Morrison had been performing some of the songs for a year or so with a jazz guitar/ flute/bass line-up in small shows on the east coast. In the studio, he somehow conveyed his vision to seasoned jazz session men such as Jay Berliner (guitar), Connie Kay (drums) and Richard Davis (bass). Together, reputedly over two eight-hour sessions - the horns and strings were dubbed later - they created something both new and timeless, a music that was neither folk nor jazz nor blues, but used elements of all three to weave songs that stretch the very notion of 'the song' to the limit. Underneath Morrison's darkly beautiful voice, Richard Davis's bass guitar throbs like a pulse, propelling the songs and the unfolding vision, amplifying the sense of urgency that undercuts most of the album.
At its centre is 'Madame George', a nine-minute odyssey though the streets of Belfast that seems to hinge on an encounter with a transvestite 'playing dominoes in drag'. If the words don't add up, the voice goes places most rock singers can only dream off. Morrison repeats phrases, words, syllables, dismantling language in an attempt to express the unsayable, to transcend the limits of mere words. If his voice never quite loses its flinty Belfast edge, Morrison moves from the tender to the plaintive, often in a single line, and at certain moments - as when he repeats the phrase 'dry your eye' as the strings fall away leaving only acoustic guitar and bass - he seems close to rendering what he would later call the 'inarticulate speech of the heart'.
Suffice to say, no one in pop music, before or since, has sounded so consumed by what they are singing, so destabilised by desire, so 'out there' in their voicing of the desperation and intensity of adolescence. There is joy here, too, though, and on songs such as 'The Way Young Lovers Do' and 'Sweet Thing', you'll believe a white man can sing soul.

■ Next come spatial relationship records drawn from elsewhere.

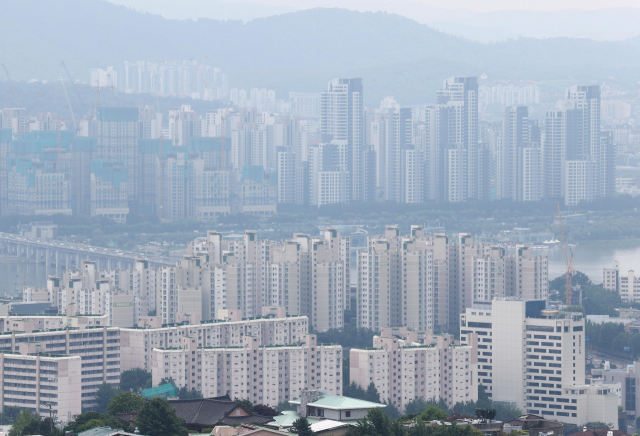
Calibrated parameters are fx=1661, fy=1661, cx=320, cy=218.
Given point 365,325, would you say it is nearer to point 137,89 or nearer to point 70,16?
point 137,89

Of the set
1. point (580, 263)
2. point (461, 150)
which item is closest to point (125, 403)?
point (580, 263)

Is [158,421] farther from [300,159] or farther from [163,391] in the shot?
[300,159]

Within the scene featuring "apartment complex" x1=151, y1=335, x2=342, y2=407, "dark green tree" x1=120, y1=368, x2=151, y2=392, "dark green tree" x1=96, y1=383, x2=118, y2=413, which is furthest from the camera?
"dark green tree" x1=120, y1=368, x2=151, y2=392

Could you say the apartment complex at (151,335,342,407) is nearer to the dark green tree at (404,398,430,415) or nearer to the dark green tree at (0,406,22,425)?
the dark green tree at (404,398,430,415)

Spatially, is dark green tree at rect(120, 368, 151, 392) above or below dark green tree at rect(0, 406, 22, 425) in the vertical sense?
above

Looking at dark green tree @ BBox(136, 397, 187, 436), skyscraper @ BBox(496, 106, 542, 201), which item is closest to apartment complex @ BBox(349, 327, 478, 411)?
dark green tree @ BBox(136, 397, 187, 436)

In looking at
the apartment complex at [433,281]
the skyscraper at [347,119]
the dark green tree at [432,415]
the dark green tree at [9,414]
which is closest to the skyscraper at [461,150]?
the skyscraper at [347,119]
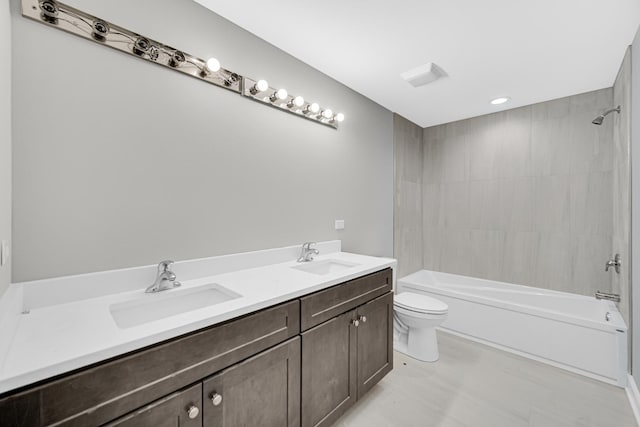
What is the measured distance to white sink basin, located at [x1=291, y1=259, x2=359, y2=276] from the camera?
1.90 m

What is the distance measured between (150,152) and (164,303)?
0.73 meters

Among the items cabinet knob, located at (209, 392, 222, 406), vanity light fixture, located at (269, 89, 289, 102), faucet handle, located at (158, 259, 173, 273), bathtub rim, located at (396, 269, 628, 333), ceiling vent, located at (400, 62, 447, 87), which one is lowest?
bathtub rim, located at (396, 269, 628, 333)

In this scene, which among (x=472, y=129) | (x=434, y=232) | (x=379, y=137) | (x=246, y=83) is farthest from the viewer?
(x=434, y=232)

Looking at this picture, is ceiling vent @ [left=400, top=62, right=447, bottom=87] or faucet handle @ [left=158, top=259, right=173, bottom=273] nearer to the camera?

Morrison was 22 when he recorded Astral Weeks, but, as the late Lester Bangs noted, 'There are lifetimes behind it.' It is an impressionistic diary of a young man's loss of innocence as well as a heartfelt farewell to Belfast, the city of his birth, a city that was just about to enter a new dark age as Astral Weeks was being recorded. An unconscious elegy then, too, for a prelapsarian Belfast, untouched by bomb or bullet. Ultimately unreadable, utterly singular, it remains one of those rare albums that actually lives up to the extravagant claims made on its behalf, not least because it sits outside 'rock' or 'pop' or whatever generic label you want to throw at it. As close as pop has come to the condition of art.
Burn it: Madame George; Sweet Thing
How it felt for bass player Richard Davis: 'Some people are disillusioned when I tell them about making the record. People say: "He must have talked to you about the record and created the magic feeling ..." To tell you the truth, I don't remember any conversations with him. He kept to himself. He didn't make any suggestions about what to play, how to play, how to stylize what we were doing. We were into what we were doing, and he was into what he was doing, and it coagulated.'
Drummer Connie Kay: 'I asked him what he wanted me to play, and he said to play whatever I felt like playing. We more or less sat there and jammed, that's all.'
-Sean O'Hagan
The 'Masterpiece' that Is Astral Weeks:
When Van Morrison sings, "To never, never wonder why at all," is he commenting on the many of us who are so busy just dealing with life that we never stop to consider our circumstances? Or perhaps don't have the luxury to do so, or to change them or to even consider the possibility of changing them?
That line is from "Beside You," a song that appears on Morrison's 1968 album Astral Weeks, and it is just one example of what makes this album a masterpiece. I tend to use words such as "masterpiece" and "classic" way too casually. Certainly, at the time I use them, I really feel that the music in question is deserving. But time is the great leveler, and only with the passing of time does it become truly clear (sometimes) which albums are the great ones, and which were a passing fancy. Astral Weeks has lifted me up, inspired me, challenged me, made me think about life and just made me feel alive for over 30 years. Every time I hear Morrison sing "To never, never wonder why at all," I can't help but consider my life. Where I've been, where I am right now, and where I'm headed.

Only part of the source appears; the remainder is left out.